▶ Exercise task 1: In the opinion piece on far-right extremism in Australia, where did Tarrant grow up?
▶ Exercise task 2: Check each statement against the opinion piece on far-right extremism in Australia. For each, answer yes or no and quote the deciding words. (a) Tarrant was 28 years old. (b) Fraser Anning is a senator from Victoria. (c) The attack took place at three mosques.
▶ Exercise task 3: Write the next paragraph of the opinion piece on far-right extremism in Australia, picking up after its final sentence.

Australia must confront its growing band of far-right extremists

Australia must confront its growing band of far-right extremists

Residents look at flowers in tribute to victims in Christchurch on March 18, 2019, three days after a shooting incident at two mosques in the city. (AFP)

Brenton Tarrant, a right-wing terrorist, was proud of his killing of 50 Muslim worshippers in two New Zealand mosques on Friday. He broadcast his actions live as he methodically shot down his victims. He was full of bravado as he spouted his hate of immigrants and non-whites and identified himself with a bunch of white nationalists and racist advocates, whose focus these days is on the dangers of Muslim refugees and migrants. Tarrant was identified as a 28-year-old neo-fascist who was born in Australia and grew up in Grafton, New South Wales.
This horrific crime exposed the deeply entrenched anti-Muslim racism that has existed in Australia for some time. There is clearly a right-wing, extremist core of racists and xenophobes there, especially those who hate Muslims. But this is tolerated by a much wider audience and enabled by the right-wing politicians and media organizations that have demonized Islam and dehumanized Muslims.
Statements such as those by Queensland Sen. Fraser Anning are a case in point. Immediately after the attack, he issued a written statement blaming the New Zealand Muslims for their own deaths, as well as what he called “the immigration program which allowed Muslim fanatics to migrate to New Zealand in the first place.” The fact that he felt comfortable enough to release such a shameless screed, and appear in the media espousing those thoughts, right after the attacks indicates how common and banal Islamophobia has become in Australia.

▶ Dataset entries:

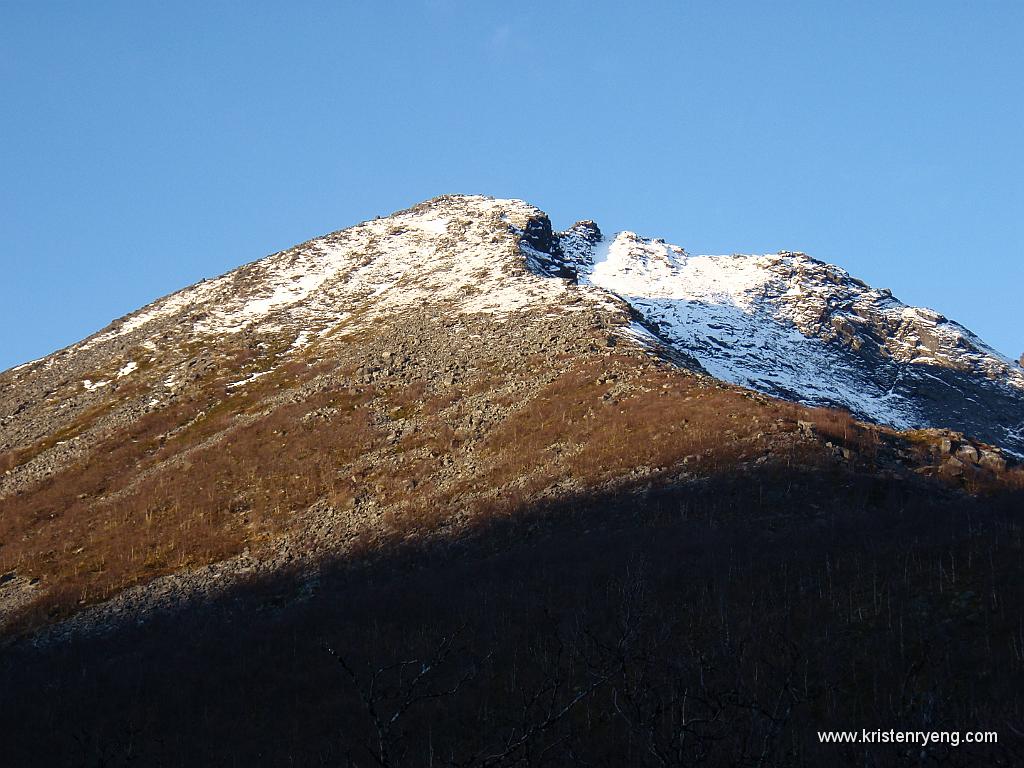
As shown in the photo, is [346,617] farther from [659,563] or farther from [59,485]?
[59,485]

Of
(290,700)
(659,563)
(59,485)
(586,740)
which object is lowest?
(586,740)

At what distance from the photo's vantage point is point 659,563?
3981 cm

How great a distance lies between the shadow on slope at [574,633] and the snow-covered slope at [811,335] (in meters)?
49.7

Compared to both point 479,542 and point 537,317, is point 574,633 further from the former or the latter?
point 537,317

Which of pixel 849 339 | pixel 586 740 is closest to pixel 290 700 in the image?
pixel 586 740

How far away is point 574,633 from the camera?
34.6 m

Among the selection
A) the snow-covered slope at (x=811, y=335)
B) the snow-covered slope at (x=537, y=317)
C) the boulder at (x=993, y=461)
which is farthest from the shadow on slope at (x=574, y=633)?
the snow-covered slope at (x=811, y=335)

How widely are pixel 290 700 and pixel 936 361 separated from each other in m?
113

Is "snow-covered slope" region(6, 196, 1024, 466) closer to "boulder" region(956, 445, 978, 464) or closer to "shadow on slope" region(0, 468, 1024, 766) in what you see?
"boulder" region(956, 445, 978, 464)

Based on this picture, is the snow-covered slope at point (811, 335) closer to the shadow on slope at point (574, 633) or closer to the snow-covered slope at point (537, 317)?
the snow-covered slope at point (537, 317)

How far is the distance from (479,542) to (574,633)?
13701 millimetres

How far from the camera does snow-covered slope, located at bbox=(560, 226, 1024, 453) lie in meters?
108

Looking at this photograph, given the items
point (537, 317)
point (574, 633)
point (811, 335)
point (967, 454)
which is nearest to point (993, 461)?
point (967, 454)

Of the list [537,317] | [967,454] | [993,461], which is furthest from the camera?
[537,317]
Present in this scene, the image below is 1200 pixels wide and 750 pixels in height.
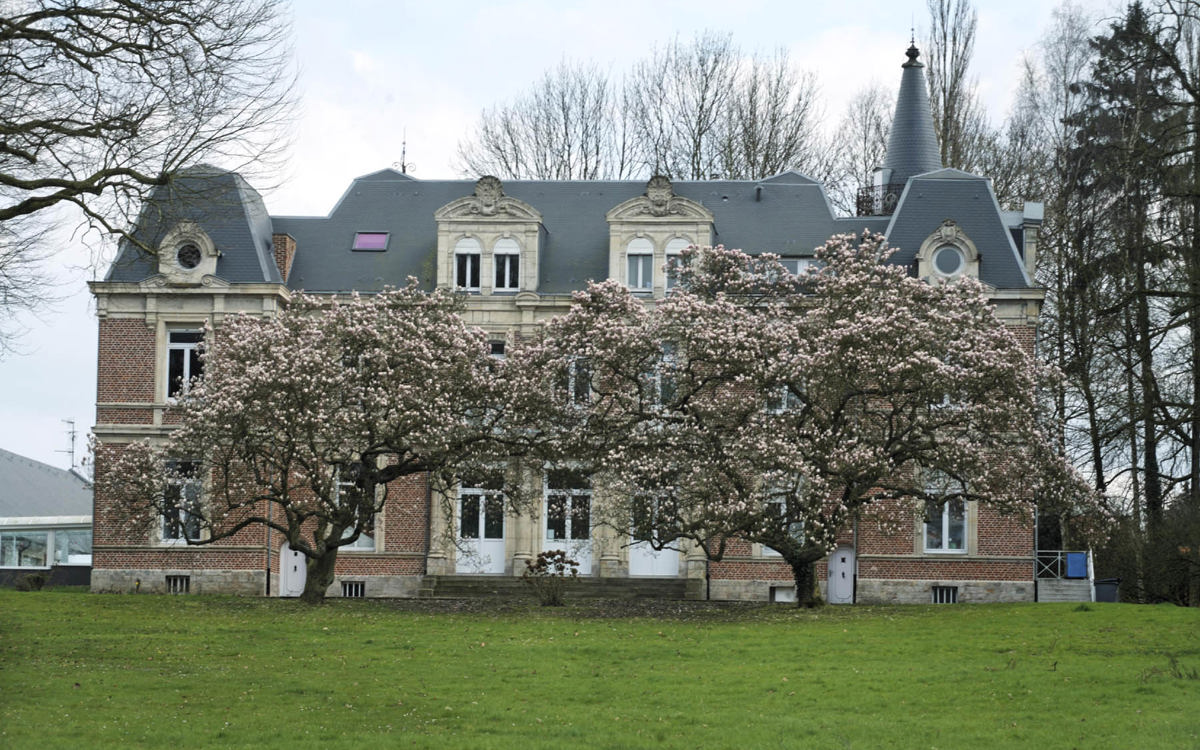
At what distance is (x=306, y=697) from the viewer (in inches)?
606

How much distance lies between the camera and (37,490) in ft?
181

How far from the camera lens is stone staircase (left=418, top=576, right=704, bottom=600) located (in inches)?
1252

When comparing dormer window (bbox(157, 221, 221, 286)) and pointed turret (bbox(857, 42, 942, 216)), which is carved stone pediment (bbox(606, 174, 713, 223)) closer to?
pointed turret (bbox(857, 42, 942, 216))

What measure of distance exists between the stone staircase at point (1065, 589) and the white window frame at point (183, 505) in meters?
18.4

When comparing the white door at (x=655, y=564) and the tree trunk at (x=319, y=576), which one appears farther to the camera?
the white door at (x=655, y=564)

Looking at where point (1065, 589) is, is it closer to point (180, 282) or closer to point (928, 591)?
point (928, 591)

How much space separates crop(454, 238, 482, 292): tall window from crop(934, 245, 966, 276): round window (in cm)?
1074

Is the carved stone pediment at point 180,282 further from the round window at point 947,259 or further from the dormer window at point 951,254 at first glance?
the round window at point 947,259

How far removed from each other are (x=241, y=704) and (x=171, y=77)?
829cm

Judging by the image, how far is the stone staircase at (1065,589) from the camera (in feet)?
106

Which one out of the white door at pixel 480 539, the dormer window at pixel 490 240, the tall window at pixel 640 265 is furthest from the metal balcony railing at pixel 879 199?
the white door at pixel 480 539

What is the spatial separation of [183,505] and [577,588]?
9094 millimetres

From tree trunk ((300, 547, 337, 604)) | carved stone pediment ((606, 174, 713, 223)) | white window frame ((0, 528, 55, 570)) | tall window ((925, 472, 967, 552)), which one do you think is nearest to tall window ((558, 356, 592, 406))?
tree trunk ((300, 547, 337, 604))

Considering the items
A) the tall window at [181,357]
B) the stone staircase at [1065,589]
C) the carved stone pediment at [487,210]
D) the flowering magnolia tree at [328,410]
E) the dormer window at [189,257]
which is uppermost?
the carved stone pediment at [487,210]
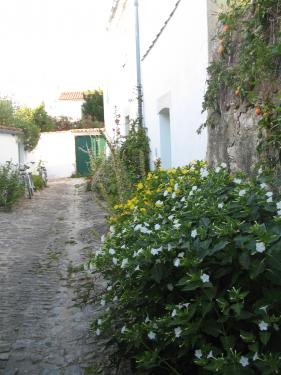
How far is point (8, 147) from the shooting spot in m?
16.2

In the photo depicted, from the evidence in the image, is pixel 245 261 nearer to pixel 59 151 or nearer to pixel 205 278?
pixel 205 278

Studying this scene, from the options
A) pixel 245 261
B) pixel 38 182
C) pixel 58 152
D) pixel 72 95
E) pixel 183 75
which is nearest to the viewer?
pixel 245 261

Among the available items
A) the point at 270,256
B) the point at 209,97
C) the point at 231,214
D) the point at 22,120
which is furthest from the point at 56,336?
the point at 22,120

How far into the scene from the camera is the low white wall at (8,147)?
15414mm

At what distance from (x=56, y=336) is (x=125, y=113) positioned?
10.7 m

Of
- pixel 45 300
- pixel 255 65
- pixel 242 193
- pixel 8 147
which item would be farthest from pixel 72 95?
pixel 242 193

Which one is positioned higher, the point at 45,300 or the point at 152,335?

---

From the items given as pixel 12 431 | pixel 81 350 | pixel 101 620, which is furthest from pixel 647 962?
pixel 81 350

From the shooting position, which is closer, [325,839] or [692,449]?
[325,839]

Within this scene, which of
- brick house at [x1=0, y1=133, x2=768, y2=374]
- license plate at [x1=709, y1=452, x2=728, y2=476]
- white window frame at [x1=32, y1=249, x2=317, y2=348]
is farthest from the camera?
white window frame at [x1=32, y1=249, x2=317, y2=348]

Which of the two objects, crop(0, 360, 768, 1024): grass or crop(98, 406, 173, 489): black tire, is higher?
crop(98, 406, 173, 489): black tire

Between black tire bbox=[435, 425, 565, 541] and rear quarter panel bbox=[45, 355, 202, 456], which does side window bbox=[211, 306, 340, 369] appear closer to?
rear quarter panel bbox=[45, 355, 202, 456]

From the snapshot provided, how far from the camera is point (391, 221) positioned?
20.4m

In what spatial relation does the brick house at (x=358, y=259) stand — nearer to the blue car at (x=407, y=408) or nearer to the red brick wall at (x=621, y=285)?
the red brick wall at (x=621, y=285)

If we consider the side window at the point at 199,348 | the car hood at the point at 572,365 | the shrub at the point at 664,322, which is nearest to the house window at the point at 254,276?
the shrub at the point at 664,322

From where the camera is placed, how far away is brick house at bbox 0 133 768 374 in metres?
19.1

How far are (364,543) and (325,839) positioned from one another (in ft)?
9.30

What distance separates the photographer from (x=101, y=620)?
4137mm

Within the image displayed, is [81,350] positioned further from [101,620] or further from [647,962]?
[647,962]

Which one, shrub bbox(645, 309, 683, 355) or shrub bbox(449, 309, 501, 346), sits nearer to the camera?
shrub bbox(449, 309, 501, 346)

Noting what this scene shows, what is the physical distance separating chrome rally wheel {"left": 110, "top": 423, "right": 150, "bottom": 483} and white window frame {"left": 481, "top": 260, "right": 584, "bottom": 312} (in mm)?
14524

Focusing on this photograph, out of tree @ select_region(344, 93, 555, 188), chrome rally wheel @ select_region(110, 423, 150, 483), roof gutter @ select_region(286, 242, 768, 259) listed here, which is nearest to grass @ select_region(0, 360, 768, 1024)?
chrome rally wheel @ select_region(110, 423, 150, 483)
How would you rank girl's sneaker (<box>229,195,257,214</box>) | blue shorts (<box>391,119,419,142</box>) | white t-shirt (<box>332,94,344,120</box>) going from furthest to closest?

* * *

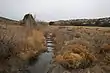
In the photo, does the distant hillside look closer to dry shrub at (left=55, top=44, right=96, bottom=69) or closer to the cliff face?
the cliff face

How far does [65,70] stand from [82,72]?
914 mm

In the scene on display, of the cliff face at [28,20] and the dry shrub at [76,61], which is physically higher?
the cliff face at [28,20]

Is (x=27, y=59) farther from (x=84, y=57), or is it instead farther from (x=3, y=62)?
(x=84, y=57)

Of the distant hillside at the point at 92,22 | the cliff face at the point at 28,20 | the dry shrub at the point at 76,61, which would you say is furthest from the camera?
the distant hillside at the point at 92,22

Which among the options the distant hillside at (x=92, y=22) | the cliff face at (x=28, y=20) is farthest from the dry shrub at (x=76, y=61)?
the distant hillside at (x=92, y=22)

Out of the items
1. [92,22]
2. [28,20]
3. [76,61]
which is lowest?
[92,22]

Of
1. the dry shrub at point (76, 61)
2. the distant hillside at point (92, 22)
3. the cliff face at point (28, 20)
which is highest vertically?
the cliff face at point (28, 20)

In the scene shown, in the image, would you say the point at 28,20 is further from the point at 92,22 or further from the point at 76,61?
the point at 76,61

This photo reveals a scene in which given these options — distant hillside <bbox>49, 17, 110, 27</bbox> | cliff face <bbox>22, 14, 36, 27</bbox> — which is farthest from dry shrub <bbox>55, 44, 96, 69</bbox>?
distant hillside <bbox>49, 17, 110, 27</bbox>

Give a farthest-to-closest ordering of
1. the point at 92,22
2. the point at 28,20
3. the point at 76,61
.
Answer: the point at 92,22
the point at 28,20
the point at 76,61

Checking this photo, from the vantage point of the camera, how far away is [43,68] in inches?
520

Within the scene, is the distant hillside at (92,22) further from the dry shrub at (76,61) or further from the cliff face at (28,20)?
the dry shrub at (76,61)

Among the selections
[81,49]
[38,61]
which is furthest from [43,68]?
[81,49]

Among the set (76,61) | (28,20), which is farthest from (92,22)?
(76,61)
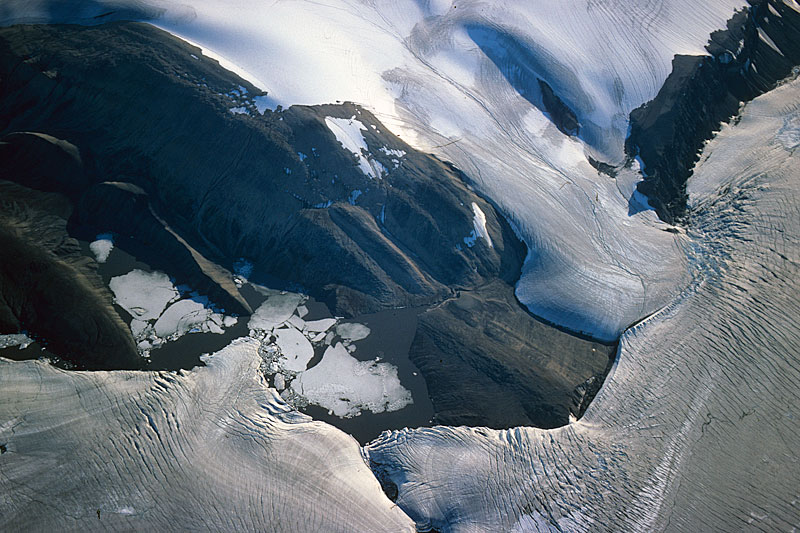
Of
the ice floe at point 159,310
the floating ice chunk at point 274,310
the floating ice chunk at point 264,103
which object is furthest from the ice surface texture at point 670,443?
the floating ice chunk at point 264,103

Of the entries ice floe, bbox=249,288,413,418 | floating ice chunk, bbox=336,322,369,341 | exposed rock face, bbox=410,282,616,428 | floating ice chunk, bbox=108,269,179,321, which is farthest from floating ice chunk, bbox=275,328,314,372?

▶ Exercise answer 1: Grafton, New South Wales.

▶ Exercise answer 2:
(a) Yes: "a 28-year-old neo-fascist"
(b) No: "Queensland Sen. Fraser Anning"
(c) No: "two New Zealand mosques"

▶ Exercise answer 3:
Anti-Muslim racism has deep roots in Australia. For decades, Muslim immigration was restricted under the White Australia policy, which was in effect from 1901 to 1973. After the repeal of that policy, Muslim migrants and refugees began to arrive in Australia in greater numbers, but the Muslim community there is still very small — about 2.5 percent of the population — and it appears to be the target of overblown hate, suspicion and fear.
There is little doubt that anti-Muslim racism is not shared by the majority of the population. Witness the revulsion of many Australians at the massacre in Christchurch last Friday. Note also the overwhelming censure of Anning for his hateful remarks: More than a million people have signed a petition to remove him from Parliament.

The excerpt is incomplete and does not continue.